Design Thinking vs. Lean Startup

Point

Solving Problems for Real World, Using Design - NYTimes.com:

While the projects had wildly different end products, they both had a similar starting point: focusing on how to ease people's lives. And that is a central lesson at the school, which is pushing students to rethink the boundaries for many industries.

A fascinating article about the "Plattner Institute of Design at Stanford" also known as the D.School.

Everyone knows that Design Thinking is great and the new hotness. I love great design, and am in awe of it when I see it or have it pointed out to me. Furthermore, I am blown away by Ideo, which is the famous industrial design company founded by David Kelly (what a mustache!), who is one of the founders of the D.School.

"The school challenges students to create, tinker and relentlessly test possible solutions on their users -- and to repeat that cycle as many times as it takes -- until they come up with solutions that people will actually use."

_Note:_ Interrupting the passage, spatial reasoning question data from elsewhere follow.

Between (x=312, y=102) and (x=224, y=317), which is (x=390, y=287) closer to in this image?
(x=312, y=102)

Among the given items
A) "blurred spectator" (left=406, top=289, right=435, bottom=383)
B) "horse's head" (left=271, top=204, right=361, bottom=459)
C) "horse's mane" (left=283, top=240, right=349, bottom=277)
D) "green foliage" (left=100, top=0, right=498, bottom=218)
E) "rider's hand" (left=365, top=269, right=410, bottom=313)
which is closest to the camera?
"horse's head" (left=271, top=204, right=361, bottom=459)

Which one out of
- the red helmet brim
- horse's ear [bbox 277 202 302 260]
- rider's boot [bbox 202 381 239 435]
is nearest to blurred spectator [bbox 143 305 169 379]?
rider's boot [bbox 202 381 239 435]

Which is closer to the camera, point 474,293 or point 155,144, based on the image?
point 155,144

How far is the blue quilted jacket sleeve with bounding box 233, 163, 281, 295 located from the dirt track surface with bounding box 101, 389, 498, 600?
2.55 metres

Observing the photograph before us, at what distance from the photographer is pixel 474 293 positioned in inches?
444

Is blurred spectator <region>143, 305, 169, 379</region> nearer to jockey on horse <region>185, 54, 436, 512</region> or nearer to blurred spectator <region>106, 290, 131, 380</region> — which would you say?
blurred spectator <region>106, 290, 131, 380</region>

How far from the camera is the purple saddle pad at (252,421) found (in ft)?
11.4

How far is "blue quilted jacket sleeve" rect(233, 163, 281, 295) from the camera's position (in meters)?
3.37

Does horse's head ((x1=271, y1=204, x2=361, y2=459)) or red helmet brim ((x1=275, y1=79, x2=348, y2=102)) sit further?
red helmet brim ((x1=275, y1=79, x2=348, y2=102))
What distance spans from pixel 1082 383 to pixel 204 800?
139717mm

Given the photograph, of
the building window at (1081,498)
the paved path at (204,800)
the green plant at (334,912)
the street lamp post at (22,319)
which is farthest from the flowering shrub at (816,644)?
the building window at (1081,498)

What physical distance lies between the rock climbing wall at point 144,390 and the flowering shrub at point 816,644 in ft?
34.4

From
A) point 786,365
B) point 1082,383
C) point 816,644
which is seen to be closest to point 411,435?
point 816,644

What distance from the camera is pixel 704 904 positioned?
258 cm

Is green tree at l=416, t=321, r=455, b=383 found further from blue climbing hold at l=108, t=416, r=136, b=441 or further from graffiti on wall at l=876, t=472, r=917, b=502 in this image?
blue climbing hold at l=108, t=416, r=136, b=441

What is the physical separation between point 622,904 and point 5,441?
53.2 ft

… "That is how Mr. Kothari, a mechanical engineering graduate student, started his ramen project. He spent hours at local ramen shops watching and talking to patrons as they inevitably spilled broth and noodles. Together with a group of other D.school students, he built a prototype for a fat straw that would let patrons have their ramen and drink it, too"

(from the same article)

This is the same philosophy taught at Olin College where I teach. At Olin we call it UOCD or User Oriented Collaborative Design. In fact at Olin there are numerous interesting courses that come at Design from many different perspectives.

Counterpoint

Now the courses that I myself have taught have been based on so-called Lean Startup and I use the excellent book by Eric Ries called The Lean Startup. The Lean Startup process receommends:

"The Lean Startup provides a scientific approach to creating and managing startups and get a desired product to customers' hands faster. The Lean Startup method teaches you how to drive a startup-how to steer, when to turn, and when to persevere-and grow a business with maximum acceleration. It is a principled approach to new product development." (from The Lean Startup)

As I was reading the New York Times column about the D.School, I wondered if the two approaches are different or the same, in conflict, or just two ways of saying the same thing.And as I am writing this long post, I still am not sure. The easy answer is they are two sides of the same coin. The provocative answer is that two highly acclaimed approaches are 180% opposite to each other.